The second research study, "Do Individual Auditors Affect Audit Quality? Evidence from Archival Data," is based on an analysis of 15,000 corporate annual reports issued over a 12-year period in China. The researchers analyzed financial reports signed by approximately 800 auditors and concluded that, despite the constraints imposed on them by their accounting firms, "The effects that individual auditors have on audit quality are both economically and statistically significant, and are pronounced in both large and small audit firms."

The third study, "Costs and Benefits of Requiring an Engagement Partner Signature: Recent Experience in the United Kingdom," probes the effect on audit quality and cost of a U.K. regulation, effective April 2009, requiring engagement partners to sign corporate financial reports. The authors concluded that the requirement "benefited investors and other financial users," even though it resulted in "significantly higher audit fees." Describing the benefits that ensued from the requirement, the professors noted that it prompted several statistically significant changes in audit performance.

 

PCAOB WARNS OF DEFICIENCIES IN INTERNAL CONTROL AUDITS

Washington, D.C. -- The Public Company Accounting Oversight Board has issued an alert cautioning auditors about the significant number of audit deficiencies that the PCAOB staff has seen in the past three years related to audits of internal control over financial reporting.

The PCAOB noted that effective internal control over financial reporting helps ensure that companies produce reliable published statements that investors can use in making investment decisions.

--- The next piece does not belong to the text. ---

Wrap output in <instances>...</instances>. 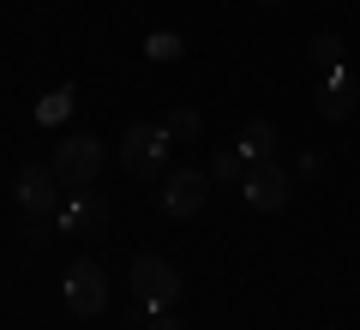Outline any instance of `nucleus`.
Listing matches in <instances>:
<instances>
[{"mask_svg":"<svg viewBox=\"0 0 360 330\" xmlns=\"http://www.w3.org/2000/svg\"><path fill=\"white\" fill-rule=\"evenodd\" d=\"M180 54V37H150V61H174Z\"/></svg>","mask_w":360,"mask_h":330,"instance_id":"nucleus-14","label":"nucleus"},{"mask_svg":"<svg viewBox=\"0 0 360 330\" xmlns=\"http://www.w3.org/2000/svg\"><path fill=\"white\" fill-rule=\"evenodd\" d=\"M132 294H139L144 312H174L180 294H186V282H180V270L168 265V258L139 253V258H132Z\"/></svg>","mask_w":360,"mask_h":330,"instance_id":"nucleus-1","label":"nucleus"},{"mask_svg":"<svg viewBox=\"0 0 360 330\" xmlns=\"http://www.w3.org/2000/svg\"><path fill=\"white\" fill-rule=\"evenodd\" d=\"M13 198L25 216H54L60 210V174H54L49 163H25L13 174Z\"/></svg>","mask_w":360,"mask_h":330,"instance_id":"nucleus-6","label":"nucleus"},{"mask_svg":"<svg viewBox=\"0 0 360 330\" xmlns=\"http://www.w3.org/2000/svg\"><path fill=\"white\" fill-rule=\"evenodd\" d=\"M258 6H283V0H258Z\"/></svg>","mask_w":360,"mask_h":330,"instance_id":"nucleus-17","label":"nucleus"},{"mask_svg":"<svg viewBox=\"0 0 360 330\" xmlns=\"http://www.w3.org/2000/svg\"><path fill=\"white\" fill-rule=\"evenodd\" d=\"M150 330H186V324H180L174 312H150Z\"/></svg>","mask_w":360,"mask_h":330,"instance_id":"nucleus-16","label":"nucleus"},{"mask_svg":"<svg viewBox=\"0 0 360 330\" xmlns=\"http://www.w3.org/2000/svg\"><path fill=\"white\" fill-rule=\"evenodd\" d=\"M156 198H162L168 216H198V210H205V198H210V180L198 174V168H168Z\"/></svg>","mask_w":360,"mask_h":330,"instance_id":"nucleus-7","label":"nucleus"},{"mask_svg":"<svg viewBox=\"0 0 360 330\" xmlns=\"http://www.w3.org/2000/svg\"><path fill=\"white\" fill-rule=\"evenodd\" d=\"M168 127H127V139H120V163H127V174H139V180H162L168 174Z\"/></svg>","mask_w":360,"mask_h":330,"instance_id":"nucleus-3","label":"nucleus"},{"mask_svg":"<svg viewBox=\"0 0 360 330\" xmlns=\"http://www.w3.org/2000/svg\"><path fill=\"white\" fill-rule=\"evenodd\" d=\"M60 300H66L72 318H103L108 312V270L96 258H72L66 282H60Z\"/></svg>","mask_w":360,"mask_h":330,"instance_id":"nucleus-2","label":"nucleus"},{"mask_svg":"<svg viewBox=\"0 0 360 330\" xmlns=\"http://www.w3.org/2000/svg\"><path fill=\"white\" fill-rule=\"evenodd\" d=\"M168 139H180V144L205 139V115H198V108H174V115H168Z\"/></svg>","mask_w":360,"mask_h":330,"instance_id":"nucleus-12","label":"nucleus"},{"mask_svg":"<svg viewBox=\"0 0 360 330\" xmlns=\"http://www.w3.org/2000/svg\"><path fill=\"white\" fill-rule=\"evenodd\" d=\"M49 168L60 174V186H96V174H103V144L84 139V132H72V139L54 144Z\"/></svg>","mask_w":360,"mask_h":330,"instance_id":"nucleus-5","label":"nucleus"},{"mask_svg":"<svg viewBox=\"0 0 360 330\" xmlns=\"http://www.w3.org/2000/svg\"><path fill=\"white\" fill-rule=\"evenodd\" d=\"M108 216H103V204H90V198H72V204H60V229L66 234H90V229H103Z\"/></svg>","mask_w":360,"mask_h":330,"instance_id":"nucleus-10","label":"nucleus"},{"mask_svg":"<svg viewBox=\"0 0 360 330\" xmlns=\"http://www.w3.org/2000/svg\"><path fill=\"white\" fill-rule=\"evenodd\" d=\"M210 180H229V186H240V180H246V156L234 151V144H229V151H217V156H210Z\"/></svg>","mask_w":360,"mask_h":330,"instance_id":"nucleus-11","label":"nucleus"},{"mask_svg":"<svg viewBox=\"0 0 360 330\" xmlns=\"http://www.w3.org/2000/svg\"><path fill=\"white\" fill-rule=\"evenodd\" d=\"M240 198L252 204V210H283L288 198H295V168L288 163H276V156H264V163H252L246 168V180H240Z\"/></svg>","mask_w":360,"mask_h":330,"instance_id":"nucleus-4","label":"nucleus"},{"mask_svg":"<svg viewBox=\"0 0 360 330\" xmlns=\"http://www.w3.org/2000/svg\"><path fill=\"white\" fill-rule=\"evenodd\" d=\"M25 241H30V246H42V241H49V216H30V229H25Z\"/></svg>","mask_w":360,"mask_h":330,"instance_id":"nucleus-15","label":"nucleus"},{"mask_svg":"<svg viewBox=\"0 0 360 330\" xmlns=\"http://www.w3.org/2000/svg\"><path fill=\"white\" fill-rule=\"evenodd\" d=\"M312 61L336 66V61H342V37H336V30H319V37H312Z\"/></svg>","mask_w":360,"mask_h":330,"instance_id":"nucleus-13","label":"nucleus"},{"mask_svg":"<svg viewBox=\"0 0 360 330\" xmlns=\"http://www.w3.org/2000/svg\"><path fill=\"white\" fill-rule=\"evenodd\" d=\"M354 102H360L354 78H348L342 66H330V84L319 90V115H324V120H348V115H354Z\"/></svg>","mask_w":360,"mask_h":330,"instance_id":"nucleus-8","label":"nucleus"},{"mask_svg":"<svg viewBox=\"0 0 360 330\" xmlns=\"http://www.w3.org/2000/svg\"><path fill=\"white\" fill-rule=\"evenodd\" d=\"M234 151L246 156V168L264 163V156H276V127H270V120H246V132H240V144H234Z\"/></svg>","mask_w":360,"mask_h":330,"instance_id":"nucleus-9","label":"nucleus"}]
</instances>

Staff Audit Practice Alert No. 11: Considerations for Audits of Internal Control over Financial Reporting discusses the application of certain requirements of Auditing Standard No. 5 and other PCAOB standards to specific aspects of audits of internal control.

The alert discusses subjects such as the auditor's risk assessment and the audit of internal control; selecting controls to test; the testing of management review controls; information technology considerations, including system-generated data and reports; roll-forwards of control testing performed at an interim date; using the work of others; and evaluating identified control deficiencies.

Auditing Standard No. 5, An Audit of Internal Control over Financial Reporting That Is Integrated with an Audit of Financial Statements, establishes requirements for performing and reporting on audits of internal control. AS5 is designed to focus auditors on the most important matters in the audit of internal control and avoid procedures that are unnecessary to an effective audit.

In December 2012, the PCAOB issued a report on observations from 2010 inspections of audits of internal control over financial reporting performed by domestic annually inspected firms. It found that in 15 percent of the 309 integrated audit engagements inspected, firms failed to obtain sufficient audit evidence to support their opinions on the effectiveness of internal control due to one or more deficiencies.

Inspections in subsequent years have continued to identify similarly high levels of deficiencies in audits of internal control at other registered firms, the PCAOB noted. It pointed out that the audit committees of public companies for which audits of internal control are conducted may want to take note of the alert.